--- TEXT ---
* * * * * * *

New York and London: Lexington Books, 2017. 166 pp.
Review by Neil Besner, University of Winnipeg
Bishop’s interest in and practice of translation, as Mariana Machova shows us in this fine study, was lifelong – and not to be underestimated or dismissed as a pastime, incidental or sidelong to Bishop’s major work as a poet. Indeed, Machova’s major intention is to consider all of Bishop’s work – poetry, prose, letters, drafts, translations and more, published and unpublished – through the lens of Bishop’s abiding interest in the principles and processes that underwrite her understanding of translation. The most exciting promise of this study — the most thoughtful and wide-ranging work to date on Bishop and translation – is that it will open new avenues for Bishop scholarship. As Machova puts it:
My aim is to see Bishop’s translation from a new perspective, not as a marginal activity by which Bishop was occasionally and accidentally distracted from her real work as a poet, but as a recurrent presence in her creative life, which was not by any means dominant, but which was present there all along, sometimes more and sometimes less conspicuously, like a basso continuo beneath the main voice of her own poetry (2-3).

* * * * * * *

--- YOUR OBJECTIVE ---
In the book review, what musical image does Machova use for the place of translation in Bishop's creative life?

--- DATASET EXCERPTS ---

* * * * * * *

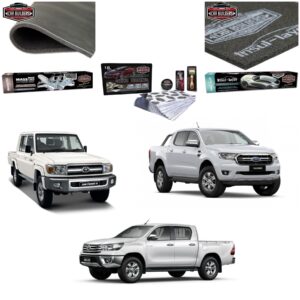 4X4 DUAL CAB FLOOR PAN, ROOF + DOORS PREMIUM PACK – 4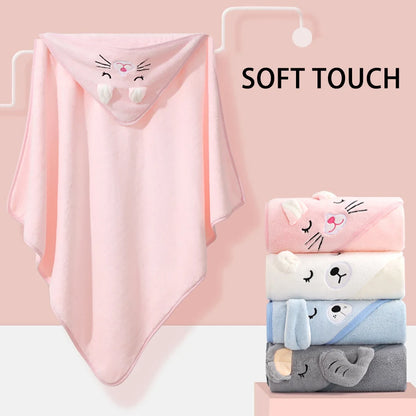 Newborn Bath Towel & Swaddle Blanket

* * * * * * *

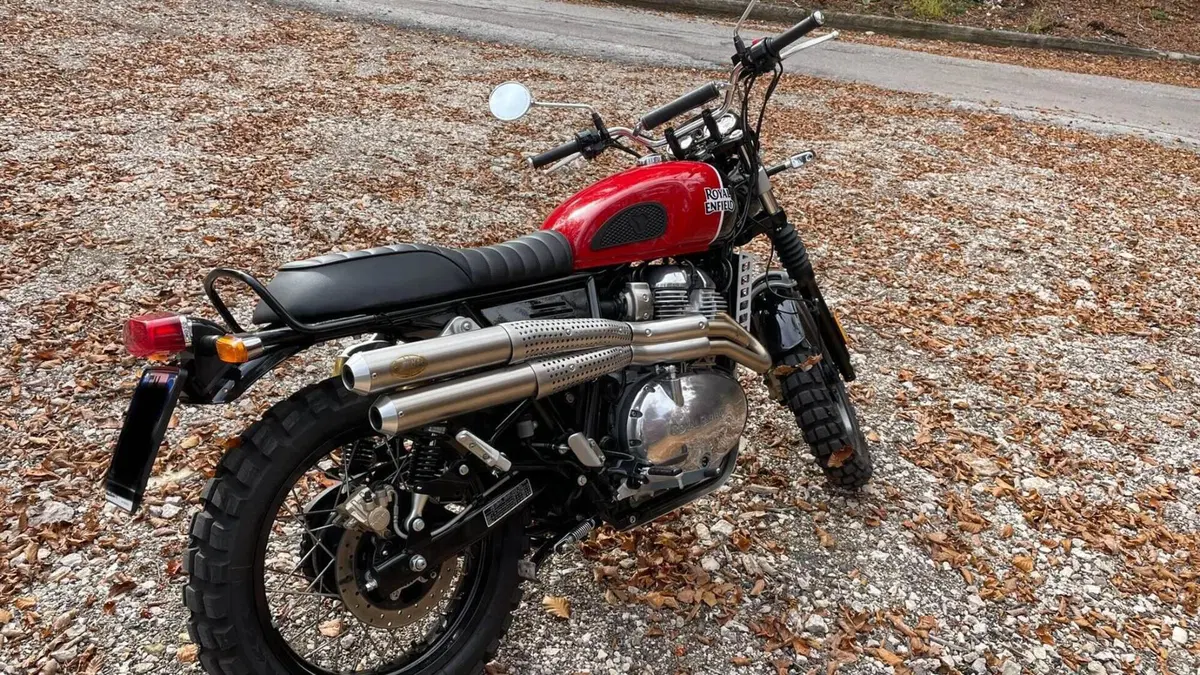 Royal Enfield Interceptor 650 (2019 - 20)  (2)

* * * * * * *

--- REPLY TO THE EXERCISE ---
A basso continuo beneath the main voice of Bishop's own poetry.